• **WHAT IS NEEDED**
Substitute "Service Kit" for "Repair Kit" in the entries below and write out every entry with nothing else changed. Leave the pictures out.

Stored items
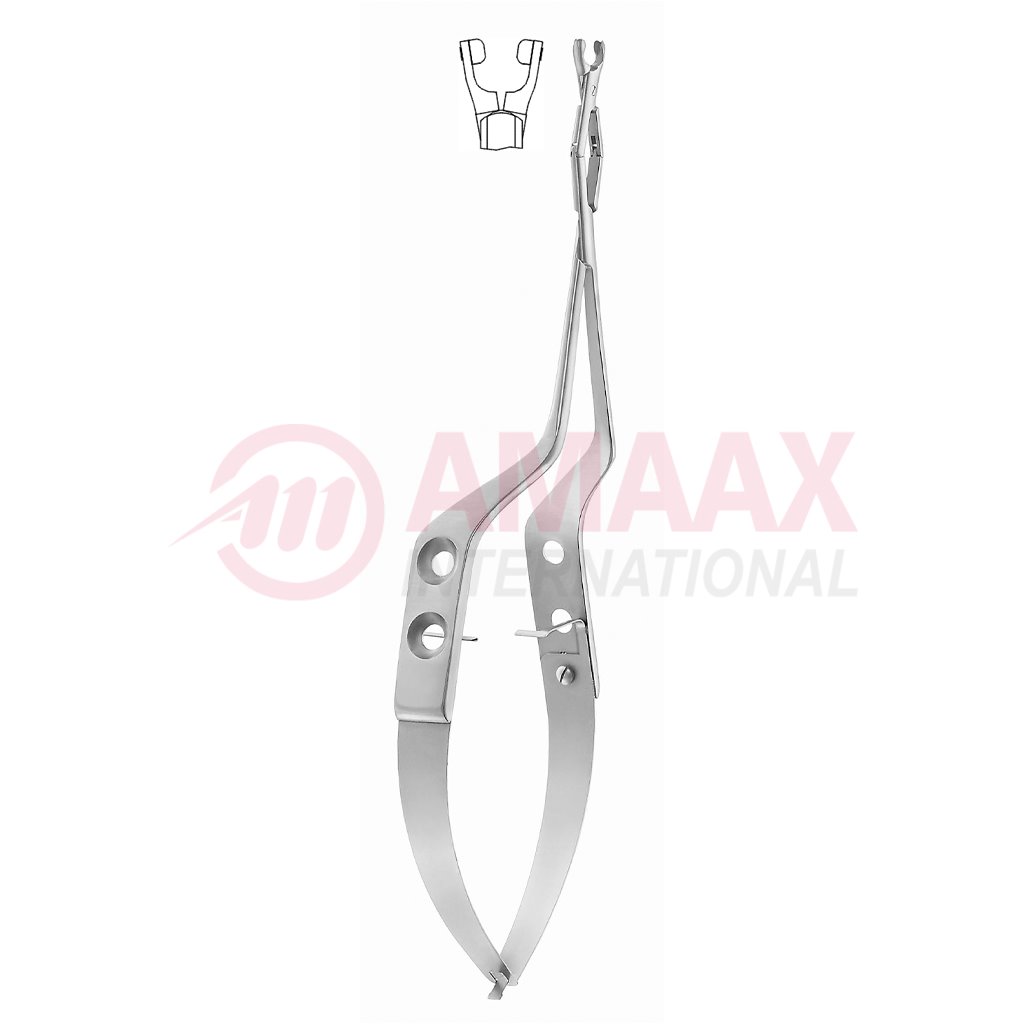 apply forceps for yasargil mini titanium clips 19cm straight jaw rotating double action 40 771 04 40 771 33 jpg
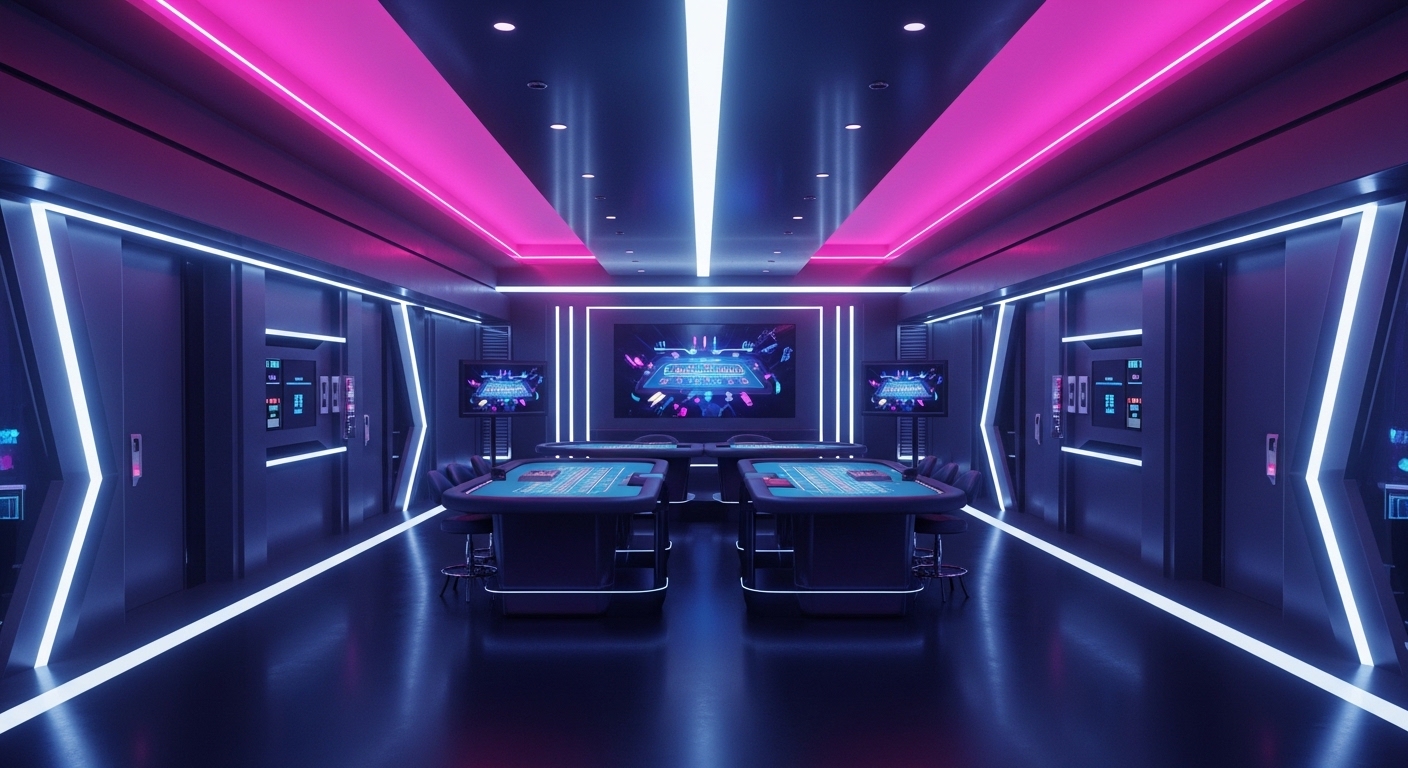 Evolution's Ezugi Secures Partnership with Metropolitan Gaming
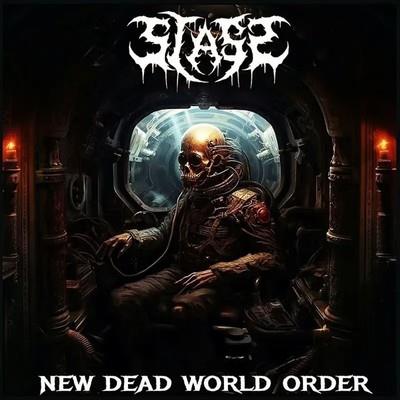 New Dead World Order - CD Audio di Stass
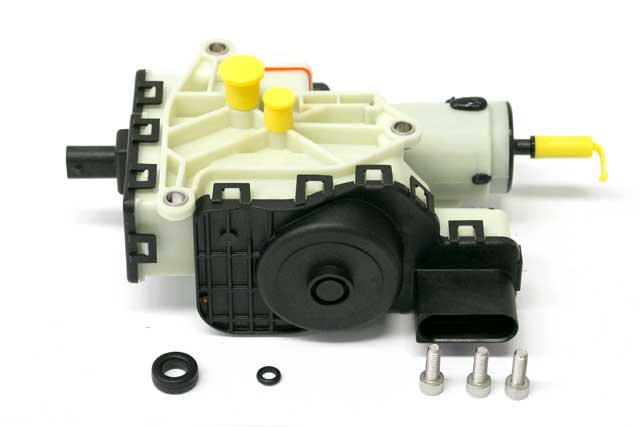 Mercedes-Benz Diesel Emissions Fluid Pump Repair Kit | 2009 561198969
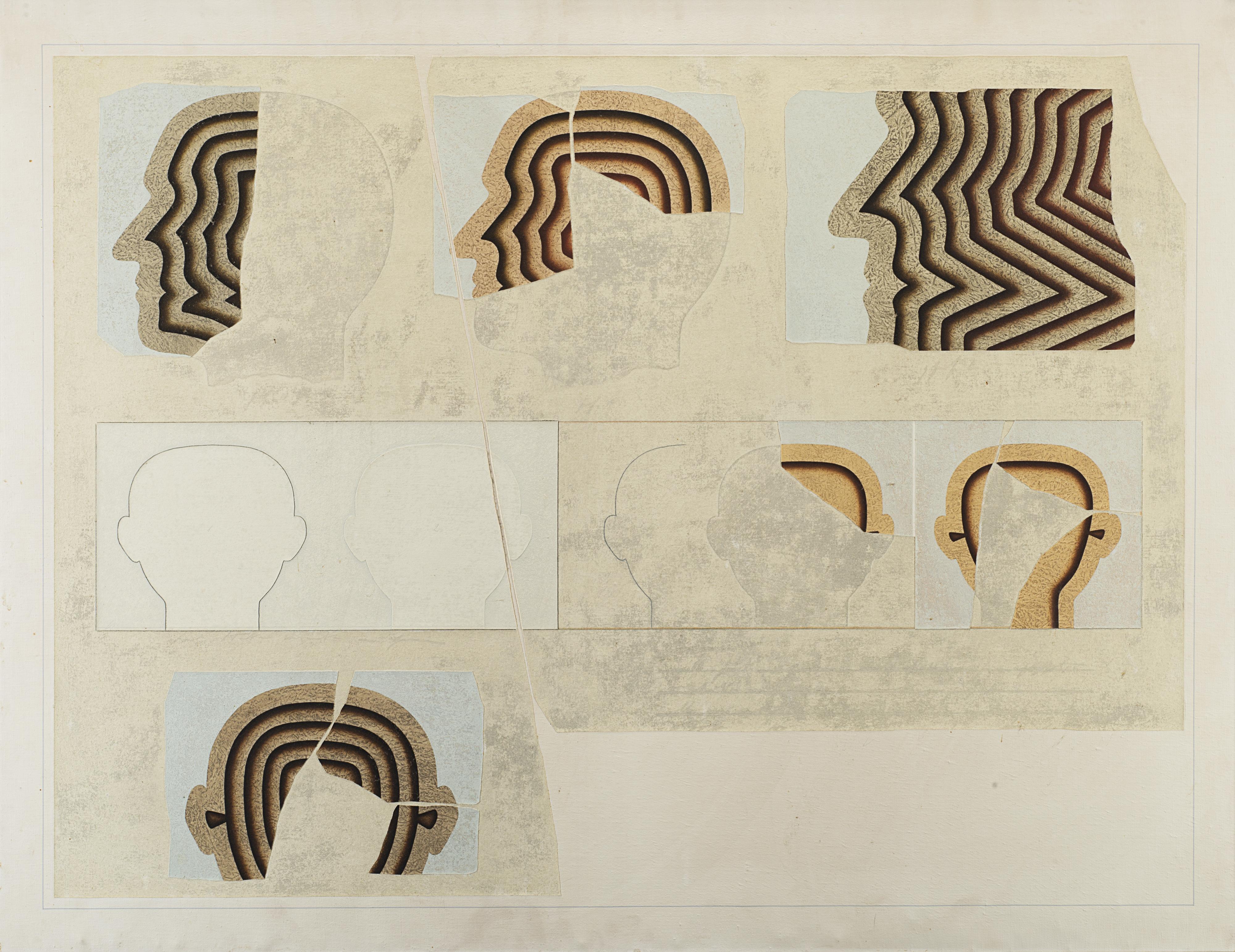 Angelo Cagnone - Dei pronomi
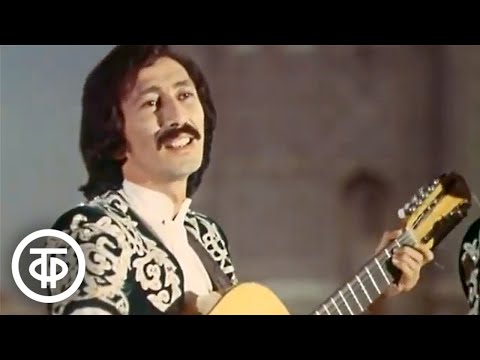 Поёт ВИА "Ялла" (1978)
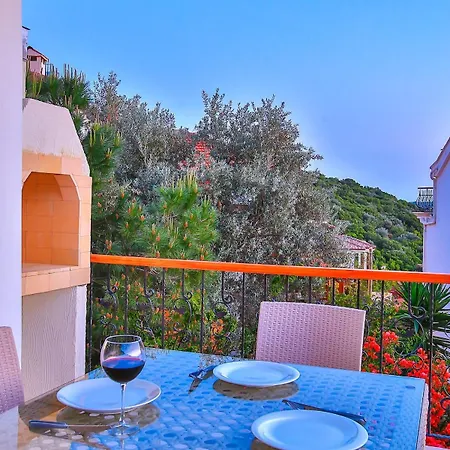 Paradise Luxury With Sauna Kas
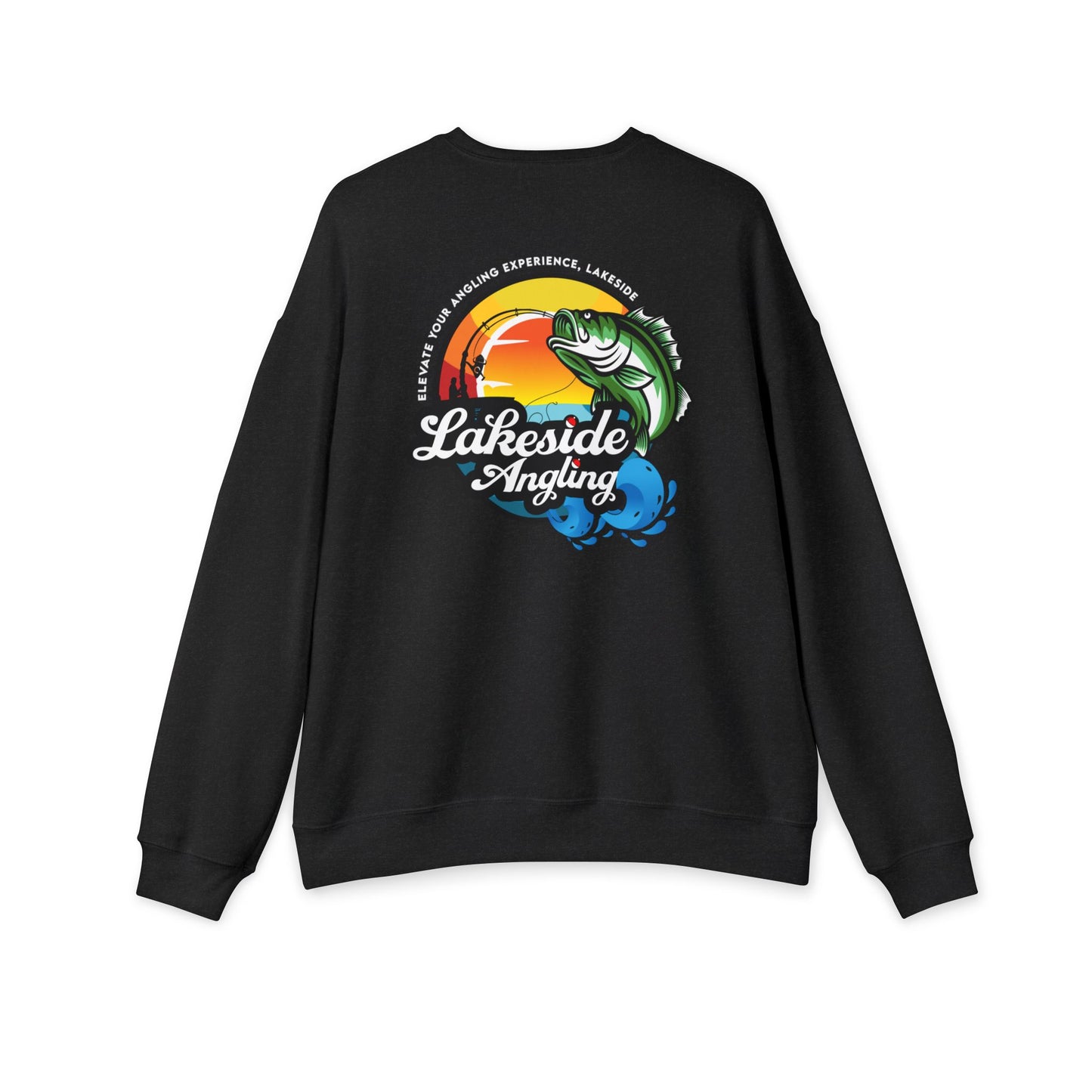Crewneck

• **RESPONSE TO THE EXERCISE**
 apply forceps for yasargil mini titanium clips 19cm straight jaw rotating double action 40 771 04 40 771 33 jpg
 Evolution's Ezugi Secures Partnership with Metropolitan Gaming
 New Dead World Order - CD Audio di Stass
 Mercedes-Benz Diesel Emissions Fluid Pump Service Kit | 2009 561198969
 Angelo Cagnone - Dei pronomi
 Поёт ВИА "Ялла" (1978)
 Paradise Luxury With Sauna Kas
Crewneck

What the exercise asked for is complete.